I took my dad and my brother in law out this morning. We had to wait for fog to lift. So we ended up waiting until around 10 before we felt comfortable. We caught 9 catfish total. Biggest being my bro in laws 32# bluecat. I got what I would guess is my new pb channel cat, weighed in right at 10#. All were caught on either frozen shad or frozen skipjack.

Sent from my SCH-I545 using Ohub Campfire mobile app


----------



## Salmonid (Apr 14, 2004)

Nice job!! Great Blue and channel both!

Salmonid


----------



## cali2ohio (Nov 27, 2010)

Good lookin fish


----------



## Fishingnoob (May 19, 2013)

Good job! May I ask what pool of the ohio river you were fishing?
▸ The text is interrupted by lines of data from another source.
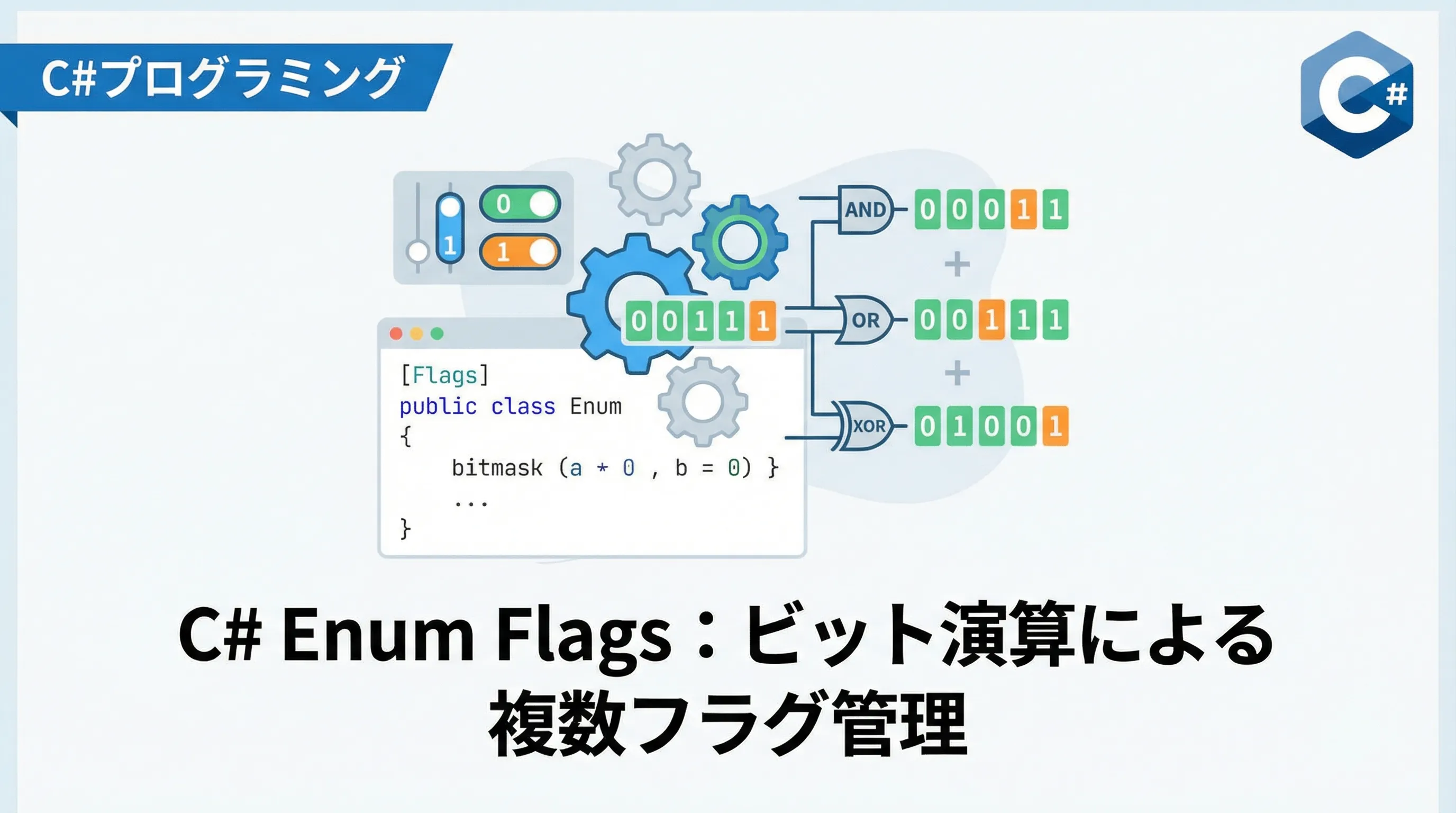 C#プログラミング

C#

1

0

1

0 0 1 1 1

AND

0 0 0 1 1

+

OR

0 0 1 1 1

+

XOR

0 1 0 0 1

[Flags]
public class Enum
{
bitmask (a * 0 , b = 0) }
...
}

C# Enum Flags：ビット演算による複数フラグ管理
Posted using Outdoor Hub Campfire


----------



## whodeynati (Mar 12, 2012)

Thanks guys. Was fishing the Markland pool.

Sent from my SCH-I545 using Ohub Campfire mobile app


----------



## Fishman43078 (Apr 16, 2013)

Nice fish. Looking forward tobhitting the river soon. 
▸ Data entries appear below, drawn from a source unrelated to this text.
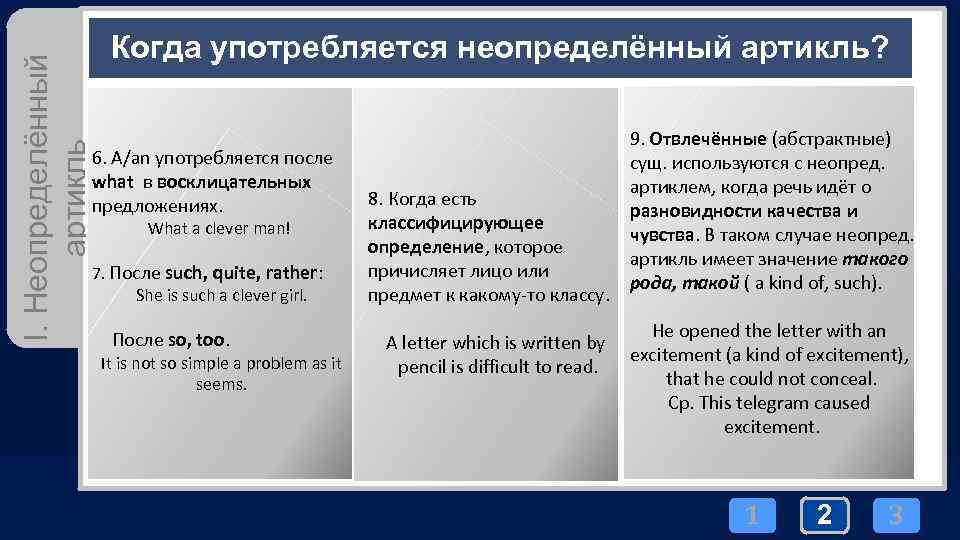 I. Неопределённый артикль

Когда употребляется неопределённый артикль?

6. A/an употребляется после what в восклицательных предложениях.
What a clever man!

7. После such, quite, rather:
She is such a clever girl.

После so, too.
It is not so simple a problem as it seems.

8. Когда есть классифицирующее определение, которое причисляет лицо или предмет к какому-то классу.

A letter which is written by pencil is difficult to read.

9. Отвлечённые (абстрактные) сущ. используются с неопред. артиклем, когда речь идёт о разновидности качества и чувства. В таком случае неопред. артикль имеет значение такого рода, такой ( a kind of, such).

He opened the letter with an excitement (a kind of excitement), that he could not conceal.
Ср. This telegram caused excitement.

1 2 3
What was the current like?



Sent from my SCH-I545 using Ohub Campfire mobile app


----------



## whodeynati (Mar 12, 2012)

Current was normal, just enough.

Sent from my SCH-I545 using Ohub Campfire mobile app


----------



## Abu65 (Apr 17, 2004)

Nice fish congrats


----------



## nlcatfish (Mar 21, 2005)

You did have a grate day 10 fish is above the averge from most of what I read on the forum this year. Good to know there is a least 1 big Bluecat left in the river. I know I have only caught two 1 pound blues all year. That Channel is also bigger than most channels for this part of the river. Thanks for sharing the photos gives us hope we can hook into a big fish someday. Norb

P.S. Thanks for the replies about my request on the Skipjacks


----------



## SmittyN330 (May 17, 2013)

Awesome! Keep up the good work!


----------



## C J Hughes (Jan 24, 2006)

Looks like a great day on the Ohio . Nothing like fishing for cats in the winter.


----------